The Insul-Rib panels from Metl-Span offer a rib that is 1-1/2 inches high, which played an important role in the design plan.
“The profile depth of the panels is important,” says Holzman. “We want the building read as a volume and not as a panel. The shape and shadow deceive the eye so it reads as volume.
“When you’re building a stage tower, it gets to be pretty high, so when you go to clad it, you want to get it done easily and quickly, so you can get it enclosed, which was important in this case. Insulated metal panels allowed that to happen.”
Division V Sheet Metal of St. Paul was in charge of installing the 7.2 Insul-Rib panels.

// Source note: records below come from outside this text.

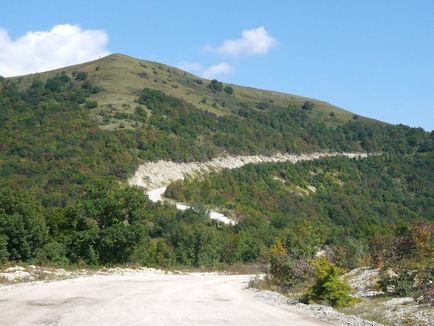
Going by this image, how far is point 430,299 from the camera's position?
1855cm

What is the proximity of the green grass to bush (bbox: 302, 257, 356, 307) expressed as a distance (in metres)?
83.0

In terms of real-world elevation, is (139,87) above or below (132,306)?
above

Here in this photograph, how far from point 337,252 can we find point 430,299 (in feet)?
73.5

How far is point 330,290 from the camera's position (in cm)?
2066

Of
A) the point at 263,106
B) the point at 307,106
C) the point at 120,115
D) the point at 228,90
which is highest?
the point at 228,90

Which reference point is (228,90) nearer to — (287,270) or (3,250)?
(3,250)

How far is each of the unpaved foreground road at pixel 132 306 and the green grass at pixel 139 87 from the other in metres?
77.9

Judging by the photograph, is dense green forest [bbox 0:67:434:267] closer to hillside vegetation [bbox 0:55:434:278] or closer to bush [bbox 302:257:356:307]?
hillside vegetation [bbox 0:55:434:278]

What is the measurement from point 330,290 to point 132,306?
7.22 metres

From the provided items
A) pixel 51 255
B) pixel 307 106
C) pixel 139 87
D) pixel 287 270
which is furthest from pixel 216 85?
pixel 287 270

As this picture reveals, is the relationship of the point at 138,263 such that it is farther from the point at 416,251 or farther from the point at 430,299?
the point at 430,299

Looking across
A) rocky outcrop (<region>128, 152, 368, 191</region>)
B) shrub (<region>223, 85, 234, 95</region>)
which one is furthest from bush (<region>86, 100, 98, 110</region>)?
shrub (<region>223, 85, 234, 95</region>)

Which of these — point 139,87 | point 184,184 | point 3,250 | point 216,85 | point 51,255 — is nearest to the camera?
point 3,250

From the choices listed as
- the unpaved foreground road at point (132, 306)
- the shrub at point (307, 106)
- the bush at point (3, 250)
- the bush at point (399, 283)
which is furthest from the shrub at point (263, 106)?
the bush at point (399, 283)
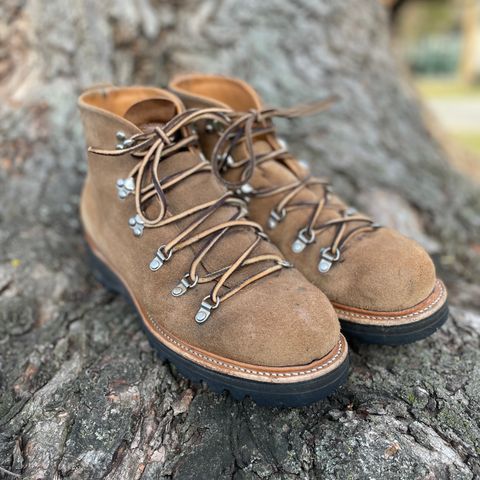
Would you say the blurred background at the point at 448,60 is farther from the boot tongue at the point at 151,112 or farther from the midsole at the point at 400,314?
the boot tongue at the point at 151,112

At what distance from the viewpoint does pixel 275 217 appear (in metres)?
1.75

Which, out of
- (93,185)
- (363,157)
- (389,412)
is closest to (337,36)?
(363,157)

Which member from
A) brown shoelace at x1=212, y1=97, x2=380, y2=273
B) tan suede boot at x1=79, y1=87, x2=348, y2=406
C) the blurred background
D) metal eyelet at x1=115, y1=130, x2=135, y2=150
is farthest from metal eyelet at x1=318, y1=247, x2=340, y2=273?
the blurred background

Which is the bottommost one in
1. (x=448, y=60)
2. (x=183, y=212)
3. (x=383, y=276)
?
(x=448, y=60)

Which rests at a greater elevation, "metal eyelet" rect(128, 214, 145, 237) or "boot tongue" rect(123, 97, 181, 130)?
"boot tongue" rect(123, 97, 181, 130)

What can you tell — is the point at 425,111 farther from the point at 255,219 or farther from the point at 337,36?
the point at 255,219

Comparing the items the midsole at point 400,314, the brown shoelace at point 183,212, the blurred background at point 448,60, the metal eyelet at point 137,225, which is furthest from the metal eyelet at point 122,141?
the blurred background at point 448,60

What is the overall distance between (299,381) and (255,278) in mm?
317

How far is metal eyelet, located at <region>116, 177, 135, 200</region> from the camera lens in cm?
159

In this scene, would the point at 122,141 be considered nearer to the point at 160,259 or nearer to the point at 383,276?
the point at 160,259

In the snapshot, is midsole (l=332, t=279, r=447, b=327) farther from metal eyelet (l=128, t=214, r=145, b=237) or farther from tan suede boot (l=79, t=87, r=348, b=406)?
metal eyelet (l=128, t=214, r=145, b=237)

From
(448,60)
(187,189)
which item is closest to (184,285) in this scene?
(187,189)

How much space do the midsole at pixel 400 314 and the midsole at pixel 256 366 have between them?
0.15 metres

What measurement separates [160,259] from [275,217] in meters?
0.45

“It was a pretty straightforward job for us,” says Bruce Reed, senior project manager at Division V Sheet Metal. “With the copper, the stone and the IMPs, there had to be some coordination with the delivery and installation, but it went well. The biggest challenge for us was working in the middle of winter instead of the middle of fall. Fortunately, the insulated metal panels were delivered on time and they were packaged by elevation so they were in the order we requested. That saves even more time during the installation because we don’t have to spend time sorting out panels.”
Because the insulated metal panels were installed on the upper mezzanine level, the use of a tower crane was required to hoist panels to the roof. From there, panels were lowered into place with a swing crane.
“Hoisting the vertical panels was a bit of a challenge,” Reed says. “We developed some clamps to hold them into place. We work a lot with insulated metal panels, so we know our way around.”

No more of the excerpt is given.